- Route of the EO19 road, in blue

Route information
- Length: 124.8 km (77.5 mi)
- Existed: 9 July 1963–present
- History: Renumbered from the EO18 on 15 December 1995

Major junctions
- South end: Nicopolis
- North end: Border with Albania (Mavromati)

Location
- Country: Greece
- Regions: Epirus
- Primary destinations: Nicopolis; Kanallaki; Paramythia; Neraida (Menina); Filiates; Sagiada; Border with Albania (Mavromati);

Highway system
- Highways in Greece; Motorways; National roads;
| ← EO17 |  | → EO20 |

= Greek National Road 19 =

Trunk road in Greece

National Road 19 (Εθνική Οδός 19), abbreviated as the EO19, is a national road in northwestern Greece. The EO19 runs through the Epirus region, from Nicopolis (near Preveza) to the border with Albania at Mavromati (near Konispol).
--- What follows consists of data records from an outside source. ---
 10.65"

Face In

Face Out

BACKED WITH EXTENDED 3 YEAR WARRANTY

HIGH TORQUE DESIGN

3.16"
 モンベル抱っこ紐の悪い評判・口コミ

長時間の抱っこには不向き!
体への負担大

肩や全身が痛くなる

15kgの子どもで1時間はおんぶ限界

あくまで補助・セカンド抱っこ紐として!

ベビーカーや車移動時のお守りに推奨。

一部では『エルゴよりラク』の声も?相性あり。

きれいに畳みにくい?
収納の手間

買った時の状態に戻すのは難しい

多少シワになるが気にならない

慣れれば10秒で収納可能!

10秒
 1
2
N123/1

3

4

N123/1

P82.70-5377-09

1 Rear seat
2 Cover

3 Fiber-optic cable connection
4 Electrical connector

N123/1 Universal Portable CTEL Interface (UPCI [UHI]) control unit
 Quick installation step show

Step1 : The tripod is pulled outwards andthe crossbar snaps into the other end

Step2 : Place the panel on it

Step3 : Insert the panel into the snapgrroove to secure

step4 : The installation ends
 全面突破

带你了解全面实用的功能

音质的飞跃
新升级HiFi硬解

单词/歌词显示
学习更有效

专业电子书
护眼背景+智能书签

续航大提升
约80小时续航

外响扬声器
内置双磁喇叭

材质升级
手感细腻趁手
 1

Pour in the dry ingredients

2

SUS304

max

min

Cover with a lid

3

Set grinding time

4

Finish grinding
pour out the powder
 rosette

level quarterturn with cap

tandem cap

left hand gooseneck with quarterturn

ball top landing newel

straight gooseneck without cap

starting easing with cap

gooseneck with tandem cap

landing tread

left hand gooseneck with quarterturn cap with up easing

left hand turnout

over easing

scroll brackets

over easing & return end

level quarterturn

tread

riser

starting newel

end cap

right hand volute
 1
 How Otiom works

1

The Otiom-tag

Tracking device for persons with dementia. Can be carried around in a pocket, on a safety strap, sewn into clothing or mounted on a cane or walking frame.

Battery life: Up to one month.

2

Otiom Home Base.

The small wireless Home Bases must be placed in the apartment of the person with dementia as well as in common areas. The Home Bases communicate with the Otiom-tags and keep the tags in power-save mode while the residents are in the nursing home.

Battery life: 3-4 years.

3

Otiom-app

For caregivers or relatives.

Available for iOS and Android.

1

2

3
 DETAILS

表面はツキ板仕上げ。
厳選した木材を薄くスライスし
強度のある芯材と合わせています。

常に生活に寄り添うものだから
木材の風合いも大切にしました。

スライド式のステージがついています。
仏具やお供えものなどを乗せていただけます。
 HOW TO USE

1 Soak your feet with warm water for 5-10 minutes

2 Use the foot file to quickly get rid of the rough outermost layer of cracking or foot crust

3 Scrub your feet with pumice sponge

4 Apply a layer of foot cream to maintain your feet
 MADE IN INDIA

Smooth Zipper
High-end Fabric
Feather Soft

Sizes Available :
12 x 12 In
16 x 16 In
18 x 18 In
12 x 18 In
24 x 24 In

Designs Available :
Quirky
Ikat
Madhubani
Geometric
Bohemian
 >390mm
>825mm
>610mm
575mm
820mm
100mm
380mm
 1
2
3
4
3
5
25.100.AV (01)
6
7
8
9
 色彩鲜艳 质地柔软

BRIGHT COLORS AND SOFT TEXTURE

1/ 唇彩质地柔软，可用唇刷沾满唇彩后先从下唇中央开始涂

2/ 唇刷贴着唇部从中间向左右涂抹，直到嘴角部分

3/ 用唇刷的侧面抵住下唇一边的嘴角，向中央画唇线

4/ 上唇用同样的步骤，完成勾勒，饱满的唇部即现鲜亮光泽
The EO19 was created as National Road 18 (EO18) in 1963, originally running from Nicopolis to Neraida: in 1995, it adopted its current number, and was extended towards Sagiada.

==Route==

The EO19 is officially defined as a north–south road through the Epirus region: it runs between Nicopolis (near Preveza) in the south, to the border with Albania at Mavromati (near Konispol), via Kanallaki, Paramythia, Neraida (Menina), Filiates, and Sagiada. The EO19 runs concurrently with the EO6 for a short distance at Neraida, and with the Fraxyla–Limpochoviti and Igoumenitsa–Actium national roads between Nicopolis and Archangelos.

==History==

Ministerial Decision G25871 of 9 July 1963 created the then-EO18 from most of the short-lived (1955–1963) EO27, from Nicopolis to Neraida. In 1995, Ministerial Decision DMEO/e/O/1308 of 15 December 1995 renumbered to EO18 to the EO19, and extended the road over the remainder of the old EO27 towards Sagiada: thus the EO19 is the only national road under the current system to be fully renumbered.